- **Page excerpt**
---------------
= Rivington School =

American art movement

Rivington School was an art group that emerged from the East Village art scene in the 1980s in New York City. Many of the artists of the Rivington School were involved in welding and forging sculptures, performance art or street art.

The group, that was started in 1983 by early founder "Cowboy" Ray Kelly, named themselves after an abandoned public school house building located on Rivington Street. The school was located near the art clubs No Se No and A's where many artists would meet and where many music and poetry performances were held.

The group is most noted for "massive junk sculpture installations on the Lower East Side," and other forms of metal public sculpture. Also a group of women artists have organized themselves as W.A.R.S. (Women Artists of the Rivington School).

==Sculpture Gardens==
Many public and guerilla sculpture spaces emerged from the Rivington School, most notably the Rivington Sculpture Garden, originally constructed on Rivington Street near Forsyth Street. Due to the non-permitted nature of the work, the Rivington Sculpture Garden was regularly knocked down by the city. Eventually it found a home at 6th Street, between Avenue B and Avenue C; and the Corragio Studio, more commonly known as "2B" or "The Garage", started by another early founder of the movement, Linus Coraggio. The name "2B" refers to its location at 2nd Street and Avenue B in the East Village of New York City, on which a condominium building now stands. The construction and destruction of the Rivington Sculpture Garden was documented by Monty Cantsin (aka Istvan Kantor) on the super8film ANTI CREDO.

==Early artists==
Among the early artists of the Rivington School were Cowboy Ray Kelly, Toyo Tsuchiya, Monty Cantsin (aka Istvan Kantor), Arleen Schloss, Shalom Neuman, Paolo Buggiani, Jacek Tylicki, Linus Coraggio, and Ena Paul Kostabi.
---------------
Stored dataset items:
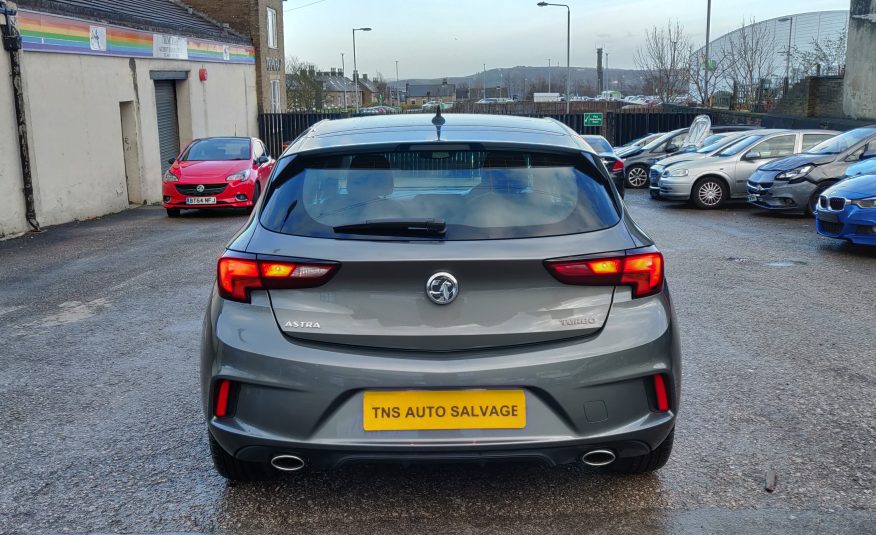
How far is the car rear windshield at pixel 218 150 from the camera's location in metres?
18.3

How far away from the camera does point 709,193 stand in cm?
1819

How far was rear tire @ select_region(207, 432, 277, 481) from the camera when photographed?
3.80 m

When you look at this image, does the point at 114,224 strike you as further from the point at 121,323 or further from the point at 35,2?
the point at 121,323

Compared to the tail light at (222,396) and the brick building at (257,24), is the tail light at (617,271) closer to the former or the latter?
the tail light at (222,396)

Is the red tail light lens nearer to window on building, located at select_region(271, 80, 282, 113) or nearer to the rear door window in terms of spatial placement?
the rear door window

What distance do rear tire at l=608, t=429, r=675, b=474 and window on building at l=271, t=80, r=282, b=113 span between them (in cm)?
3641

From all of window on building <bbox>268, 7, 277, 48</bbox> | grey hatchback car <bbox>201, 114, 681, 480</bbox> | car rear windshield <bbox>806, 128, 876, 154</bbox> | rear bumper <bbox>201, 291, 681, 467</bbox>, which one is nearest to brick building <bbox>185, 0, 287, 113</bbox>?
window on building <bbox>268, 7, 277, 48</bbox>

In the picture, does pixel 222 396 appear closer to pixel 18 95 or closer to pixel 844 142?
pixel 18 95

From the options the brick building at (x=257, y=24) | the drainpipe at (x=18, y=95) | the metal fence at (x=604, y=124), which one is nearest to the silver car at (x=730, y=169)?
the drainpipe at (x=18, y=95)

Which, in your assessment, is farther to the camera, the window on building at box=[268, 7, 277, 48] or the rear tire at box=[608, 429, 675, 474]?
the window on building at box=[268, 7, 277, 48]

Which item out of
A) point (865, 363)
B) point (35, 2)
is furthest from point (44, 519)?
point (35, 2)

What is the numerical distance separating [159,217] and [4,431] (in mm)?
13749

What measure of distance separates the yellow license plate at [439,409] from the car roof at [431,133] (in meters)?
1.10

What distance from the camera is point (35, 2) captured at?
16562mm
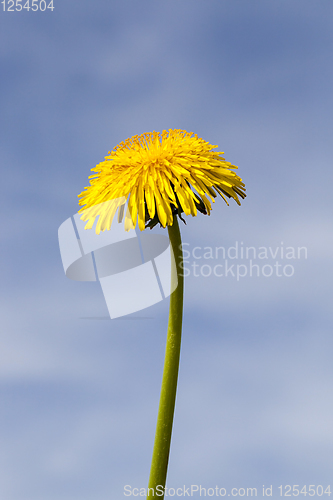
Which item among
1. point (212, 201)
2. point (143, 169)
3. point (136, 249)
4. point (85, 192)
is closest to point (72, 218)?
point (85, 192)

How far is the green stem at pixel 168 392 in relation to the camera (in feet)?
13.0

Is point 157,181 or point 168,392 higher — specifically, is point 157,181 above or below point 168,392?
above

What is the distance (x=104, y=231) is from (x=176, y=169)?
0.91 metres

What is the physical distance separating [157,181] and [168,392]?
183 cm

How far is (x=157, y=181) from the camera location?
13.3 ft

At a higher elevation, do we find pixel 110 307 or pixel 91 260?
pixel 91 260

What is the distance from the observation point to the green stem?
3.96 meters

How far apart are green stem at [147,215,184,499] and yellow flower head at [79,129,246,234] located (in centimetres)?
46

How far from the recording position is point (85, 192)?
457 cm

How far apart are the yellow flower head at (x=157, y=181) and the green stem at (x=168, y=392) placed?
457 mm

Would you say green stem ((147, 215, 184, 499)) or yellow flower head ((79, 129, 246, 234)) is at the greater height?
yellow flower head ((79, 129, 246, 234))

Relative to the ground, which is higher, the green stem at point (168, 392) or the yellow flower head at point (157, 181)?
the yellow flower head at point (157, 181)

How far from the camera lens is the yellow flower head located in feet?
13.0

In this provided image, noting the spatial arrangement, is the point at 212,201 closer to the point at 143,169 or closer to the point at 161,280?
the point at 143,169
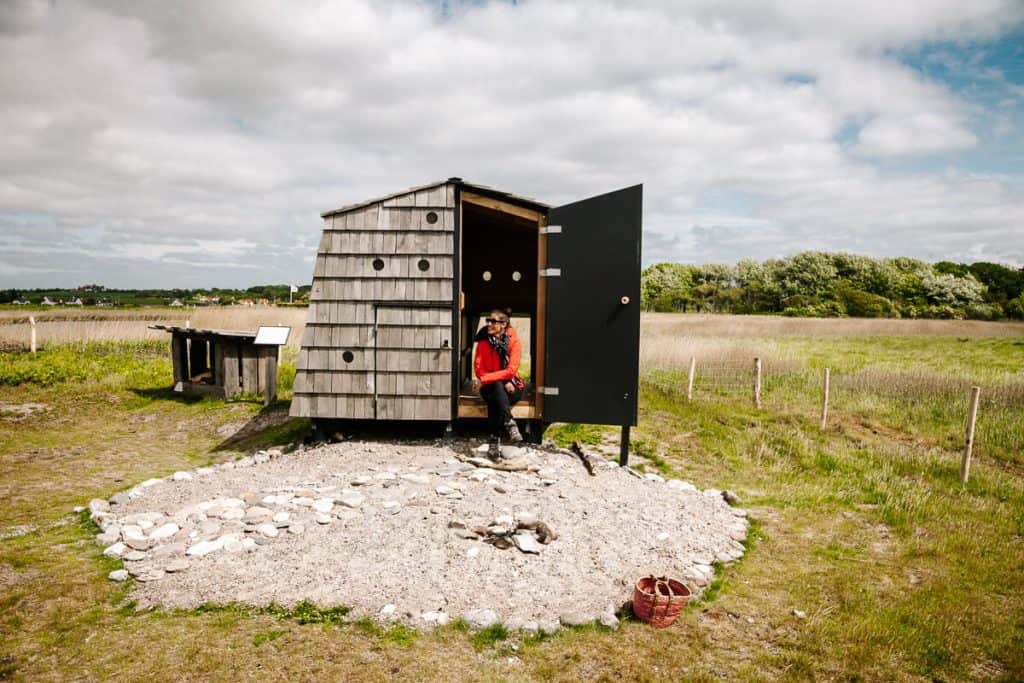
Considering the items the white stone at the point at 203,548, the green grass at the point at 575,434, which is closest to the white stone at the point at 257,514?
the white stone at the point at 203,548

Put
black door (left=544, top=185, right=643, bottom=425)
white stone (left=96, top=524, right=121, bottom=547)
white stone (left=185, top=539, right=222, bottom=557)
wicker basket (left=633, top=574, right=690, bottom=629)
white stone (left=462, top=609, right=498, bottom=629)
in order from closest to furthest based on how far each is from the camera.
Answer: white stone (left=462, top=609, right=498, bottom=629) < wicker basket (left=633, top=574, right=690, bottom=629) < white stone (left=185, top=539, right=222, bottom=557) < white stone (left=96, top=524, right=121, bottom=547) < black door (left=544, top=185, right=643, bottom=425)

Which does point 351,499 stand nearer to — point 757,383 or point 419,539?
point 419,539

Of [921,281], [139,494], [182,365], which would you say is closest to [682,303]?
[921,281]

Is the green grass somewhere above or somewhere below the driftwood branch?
---------------
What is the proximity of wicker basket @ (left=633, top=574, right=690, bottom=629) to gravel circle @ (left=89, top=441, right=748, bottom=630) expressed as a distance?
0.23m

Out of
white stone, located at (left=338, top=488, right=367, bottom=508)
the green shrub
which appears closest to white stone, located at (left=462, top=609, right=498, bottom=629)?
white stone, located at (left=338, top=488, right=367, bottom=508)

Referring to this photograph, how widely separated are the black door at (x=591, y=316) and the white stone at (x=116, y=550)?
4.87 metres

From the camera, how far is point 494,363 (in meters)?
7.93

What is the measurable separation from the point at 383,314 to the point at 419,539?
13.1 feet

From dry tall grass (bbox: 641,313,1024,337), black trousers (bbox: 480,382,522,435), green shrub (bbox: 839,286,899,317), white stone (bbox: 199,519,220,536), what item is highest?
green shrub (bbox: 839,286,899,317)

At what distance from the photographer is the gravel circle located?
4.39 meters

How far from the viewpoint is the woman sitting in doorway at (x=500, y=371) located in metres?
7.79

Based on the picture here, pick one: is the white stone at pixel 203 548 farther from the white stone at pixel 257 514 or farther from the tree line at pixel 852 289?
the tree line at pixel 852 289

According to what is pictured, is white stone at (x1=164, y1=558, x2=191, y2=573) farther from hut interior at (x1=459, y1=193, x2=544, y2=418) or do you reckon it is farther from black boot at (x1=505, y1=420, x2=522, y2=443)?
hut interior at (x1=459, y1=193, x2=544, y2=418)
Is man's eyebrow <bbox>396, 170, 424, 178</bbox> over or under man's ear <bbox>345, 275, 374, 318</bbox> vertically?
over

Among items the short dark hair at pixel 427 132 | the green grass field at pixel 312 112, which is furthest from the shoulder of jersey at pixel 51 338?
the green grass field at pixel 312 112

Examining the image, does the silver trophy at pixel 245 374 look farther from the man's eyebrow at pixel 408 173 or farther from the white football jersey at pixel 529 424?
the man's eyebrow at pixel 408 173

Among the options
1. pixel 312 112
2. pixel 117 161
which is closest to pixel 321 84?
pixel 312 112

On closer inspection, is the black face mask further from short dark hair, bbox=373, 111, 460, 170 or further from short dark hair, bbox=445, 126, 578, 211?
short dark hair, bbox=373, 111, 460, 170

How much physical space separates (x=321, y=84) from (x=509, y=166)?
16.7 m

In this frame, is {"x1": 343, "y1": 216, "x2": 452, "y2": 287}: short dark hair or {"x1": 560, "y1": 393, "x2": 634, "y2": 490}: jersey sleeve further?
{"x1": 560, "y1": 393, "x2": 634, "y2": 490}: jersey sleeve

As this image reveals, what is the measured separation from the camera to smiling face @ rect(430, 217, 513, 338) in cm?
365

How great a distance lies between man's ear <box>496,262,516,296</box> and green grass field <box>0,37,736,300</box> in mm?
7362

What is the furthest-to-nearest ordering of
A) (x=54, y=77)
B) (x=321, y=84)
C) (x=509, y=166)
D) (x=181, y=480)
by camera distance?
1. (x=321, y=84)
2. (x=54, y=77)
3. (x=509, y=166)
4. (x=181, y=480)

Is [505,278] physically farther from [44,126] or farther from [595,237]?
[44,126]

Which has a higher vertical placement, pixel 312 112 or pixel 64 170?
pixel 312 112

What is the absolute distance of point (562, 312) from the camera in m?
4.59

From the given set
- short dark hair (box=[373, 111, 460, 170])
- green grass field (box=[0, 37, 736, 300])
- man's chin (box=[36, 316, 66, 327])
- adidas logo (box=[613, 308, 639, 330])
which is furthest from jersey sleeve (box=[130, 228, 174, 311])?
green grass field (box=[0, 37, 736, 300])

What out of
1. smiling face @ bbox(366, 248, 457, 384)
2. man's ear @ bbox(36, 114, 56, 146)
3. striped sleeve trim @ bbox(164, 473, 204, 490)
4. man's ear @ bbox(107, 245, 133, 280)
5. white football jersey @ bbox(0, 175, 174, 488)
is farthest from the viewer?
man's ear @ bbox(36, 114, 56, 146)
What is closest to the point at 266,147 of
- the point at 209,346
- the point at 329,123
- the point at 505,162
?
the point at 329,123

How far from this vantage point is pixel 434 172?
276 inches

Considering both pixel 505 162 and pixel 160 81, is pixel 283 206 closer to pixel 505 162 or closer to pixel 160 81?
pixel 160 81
---------------
- **Exercise requirements**
1/ Answer these from the Rivington School article:
(a) In what year was the group started?
(b) What name did the women artists of the group organize under?
(c) What does the name "2B" refer to?
2/ According to the Rivington School article, why did the city regularly knock down the Rivington Sculpture Garden?

- **Answers for the exercise**
1/
(a) 1983.
(b) W.A.R.S. (Women Artists of the Rivington School).
(c) Its location at 2nd Street and Avenue B in the East Village of New York City.

2/ The city regularly knocked it down because the work was not permitted.